▶ Goals:
**a.** In the passage about Bill Cunningham, which organization designated him a living landmark?
**b.** Reproduce the stretch of the Bill Cunningham passage from "New York City" through "the age of 87." word for word.

New York City lost some of its charm this weekend, with the news that Bill Cunningham, the Times’ beloved, on-the-street fashion photographer, had passed away at the age of 87.
Much has been made over the fact that he was designated a living landmark by the New York Landmarks Conservancy. It’s an honor he earned, hitting the streets daily in his usual mufti of khakis, sneakers, and bleu de travail cotton jacket to hunt his quarry by bicycle, but one could never accuse him of courting it.
His employer frequently sent him to cover the elite, but he had no interest in joining their ranks, despite his own growing celebrity. His “Evening Hours” column documented the dressed up doings on the “party circuit.” (This living New York landmark never shook his Boston accent, one of the chief delights of his weekly video series for the Times.) A recent installment suggests that shooting the likes of actress Nicole Kidman and Vogue Editor-in-Chief Anna Wintour during tony private functions at MoMA and the Metropolitan Museum of Art (“aht”) was far less exciting than encountering colorfully clad Himalayan dancers and a children’s craft table at an entirely free Sunday afternoon street fair sponsored by the Rubin Museum of Art.

▶ Data provided:
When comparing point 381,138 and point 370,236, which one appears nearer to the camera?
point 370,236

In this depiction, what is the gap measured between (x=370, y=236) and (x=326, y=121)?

▶ Set of answers:
**a.** The New York Landmarks Conservancy.

**b.**
New York City lost some of its charm this weekend, with the news that Bill Cunningham, the Times’ beloved, on-the-street fashion photographer, had passed away at the age of 87.